Andries v. Royal Caribbean Cruises, Ltd.

12 So. 3d 260, 2009 Fla. App. LEXIS 4462, 2009 WL 1310987
CourtDistrict Court of Appeal of Florida
DecidedMay 13, 2009
Docket3D08-845
StatusPublished
Cited by4 cases

This text of 12 So. 3d 260 (Andries v. Royal Caribbean Cruises, Ltd.) is published on Counsel Stack Legal Research, covering District Court of Appeal of Florida primary law. Counsel Stack provides free access to over 12 million legal documents including statutes, case law, regulations, and constitutions.

Bluebook
Andries v. Royal Caribbean Cruises, Ltd., 12 So. 3d 260, 2009 Fla. App. LEXIS 4462, 2009 WL 1310987 (Fla. Ct. App. 2009).

Opinion

SALTER, J.

Aulette Andries appeals an adverse final summary judgment on her Jones Act and maintenance and cure claims against a passenger cruise line. Ms. Andries alleged that her staphylococcus infection 1 was incorrectly treated by medical staff aboard her ship and that this resulted in the onset of an incurable kidney disease known as “immunoglobulin A nephropa-thy” (“IgA nephropathy”). The circuit court granted summary judgment because it found the plaintiffs experts’ testimony on the alleged causation too novel and investigational to be admissible.

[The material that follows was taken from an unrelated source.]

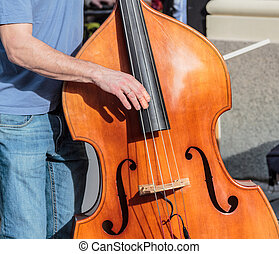 Classic standup bass played on the street - A wooden classic...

The clinical observations of those experts and scientific literature regarding an association between a staph infection and IgA nephropathy require us to apply the analysis detailed by the Supreme Court of Florida in Marsh v. Valyou, 977 So.2d 543 (Fla.2007). Finding that in this case the plaintiffs medical and scientific evidence constituted a sufficient predicate for admissibility under Marsh, we reverse.

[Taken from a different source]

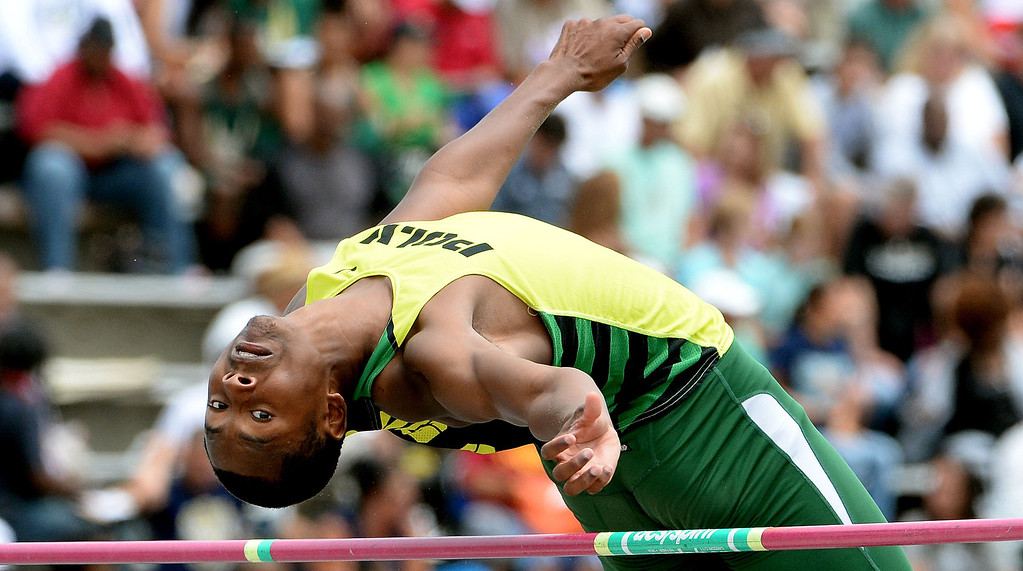 Description of . Long Beach Poly's Vincent Calhoun competes in the division 1 high jump during the CIF Southern Section track and final Championships at Cerritos College in Norwalk, Calif., Saturday, May 24, 2014.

I. “Pure Opinion” versus “New or Novel Scientific Evidence”

Marsh distinguishes two types of expert medical/scientific opinions. When the method of formulating an expert opinion is not “new or novel,” but is instead “widely accepted” and based on established scientific principles and methodology, an expert may render “pure opinion testimony” and it may be based solely on the expert’s training and experience. Marsh, 977 So.2d at 548. Such “pure opinion” testimony is the first category of expert scientific/medical evidence considered under Marsh. The fact that experts may disagree about an opinion or medical diagnosis does not transform an expert’s opinion into a “new or novel principle” in the second category of opinions, nor does that disagreement preclude or limit admissibility. Rather, the resulting “battle of the experts” creates an issue for resolution by the jury (precluding summary judgment on that issue if material to the underlying cause of action).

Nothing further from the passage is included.